MULTAN, Nov 11: Pakistan will not be able to fulfil its international commitment to completely eradicate polio by the end of 2001 as incidence of wild virus of the disease have been recorded in various parts of the country, specially south Punjab.

Sources said that more than 60 polio cases — over 20 in Dera Ghazi Khan and around 40 in Rajanpur districts — have been reported in the DG Khan division of the Punjab while in the war-torn Afghanistan only three such cases have been recorded.

It has been confirmed that 10 patients were affected by wild virus. Laboratory test reports of the remaining patients will confirm either they were hit by wild virus or otherwise.

The figure only included number of patients who were brought to the state-run health facilities.

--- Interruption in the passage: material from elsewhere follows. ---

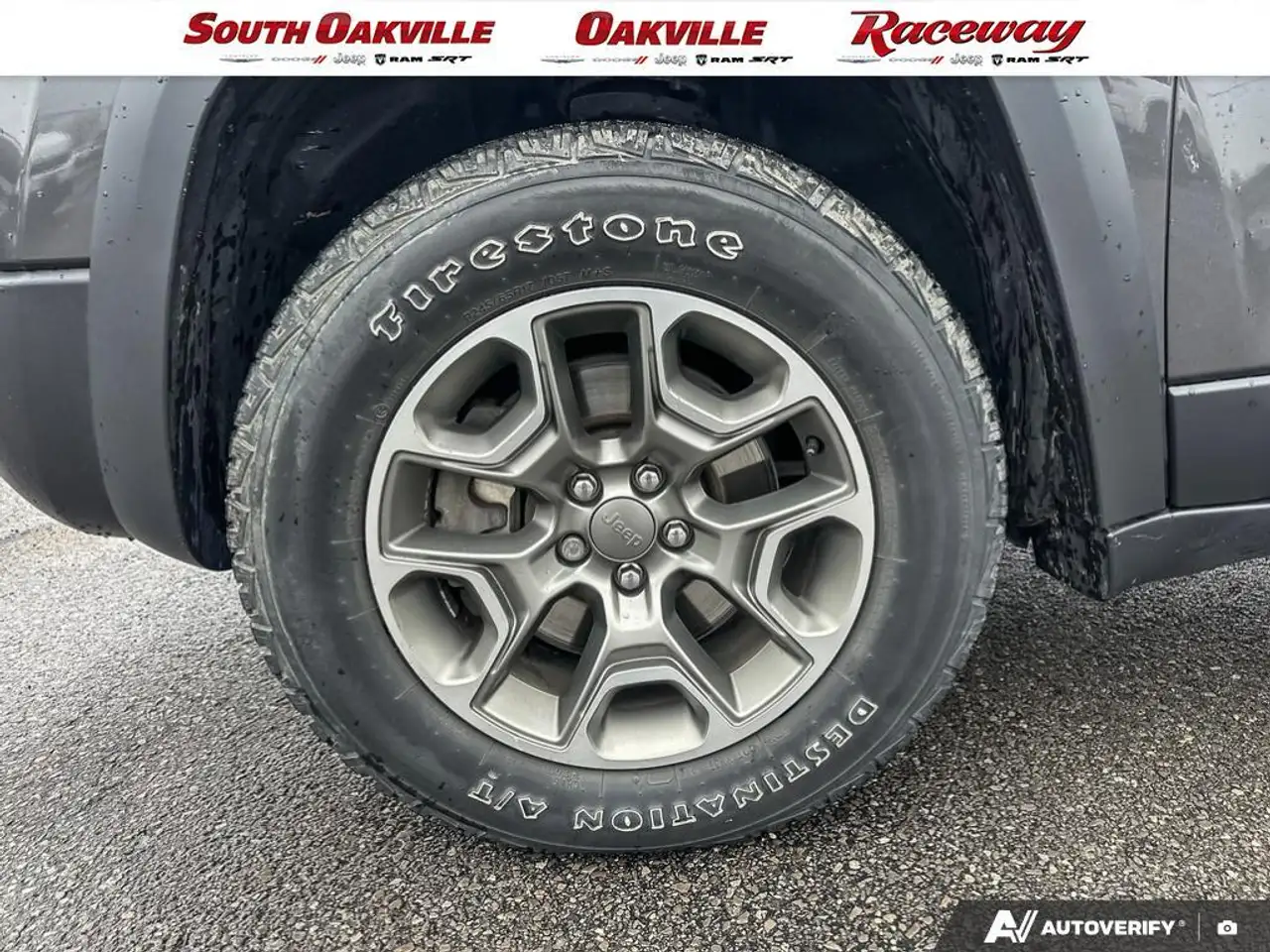 Jeep Cherokee снимка Jeep Cherokee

The cases handled by private medical practitioners, general practitioners (GPs), quacks and other traditional healers, hakeems and homoeopaths could not be counted owing to absence of surveillance system.

In view of the concern expressed by the donor agencies, an extraordinary meeting of inter-provincial committee on prevention of diseases was held recently at Dera Ghazi Khan. Representatives of the World Health Organization (WHO) and other donor agencies also participated in the meeting.

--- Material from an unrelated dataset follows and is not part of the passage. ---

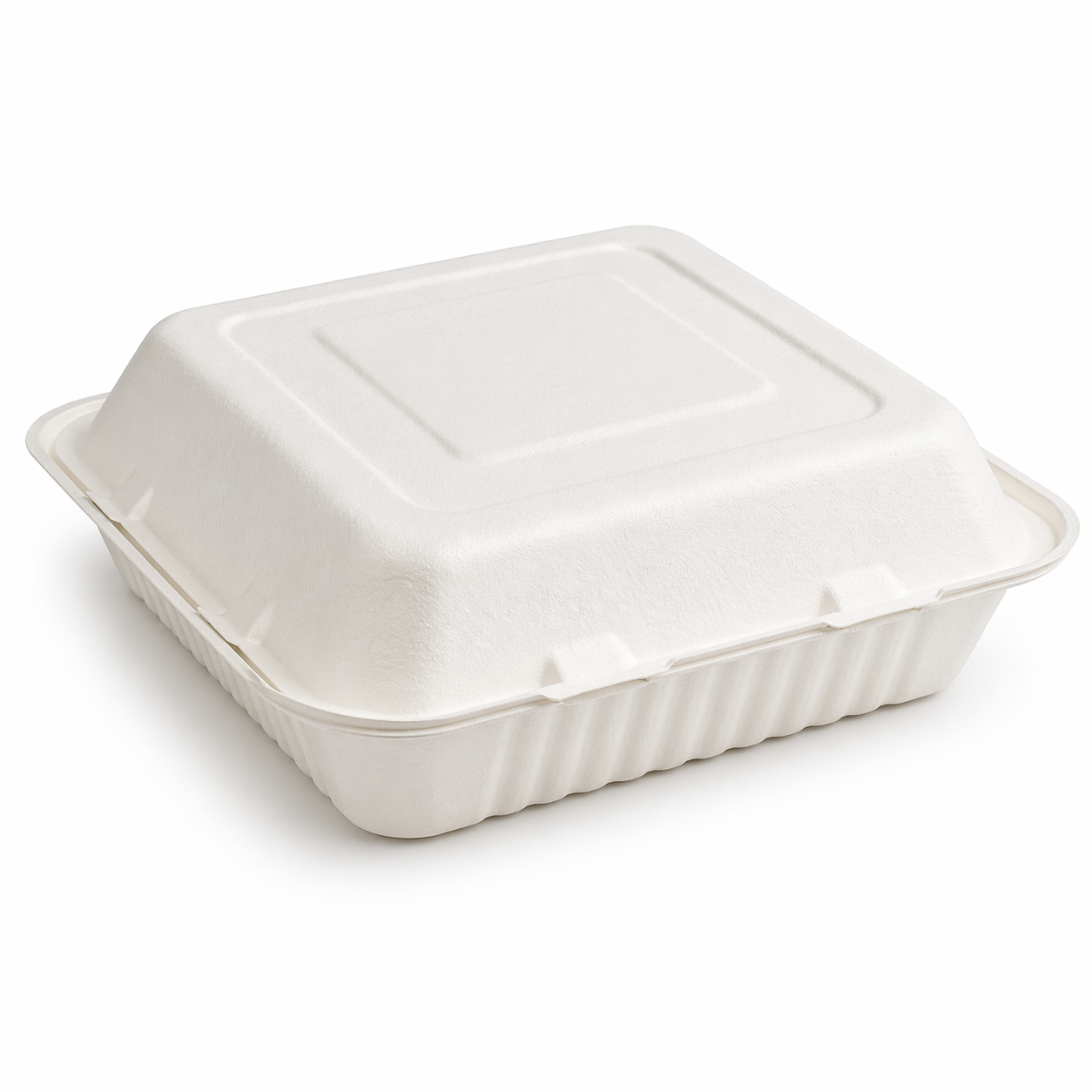 Premier Biodegradable CLAMSHELL 9 X 9 200CT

A health department official who attended the meeting told Dawn on Sunday that the committee was informed that polio immunization cover in Rajanpur district had been only 20 per cent.

This resulted in the highest number of wild virus incidences, which were around 40 in Rajanpur as compared to the other districts of the Punjab.

A health expert apprehended that the carriers of wild virus polio might migrate to the adjoining districts of Dera Ghazi Khan division, causing more incidences in other areas.

He said failure to achieve universal polio immunization was the result of the sheer negligence on the part of the health department which had little knowledge about the sensitive nature of disease prevention programme. Consequently, the supervisory system of all the preventive programmes had been paralysed in the Punjab.

Therefore, the incidences of six targeted diseases — polio, TB, diphtheria, tetanus, measles and whooping cough — under the Expanded Programme on Immunization were on the increase.

According to him, most officials having vast knowledge and experience of immunization programme had been made officers on special duty (OSDs) for reasons better known to the health authorities.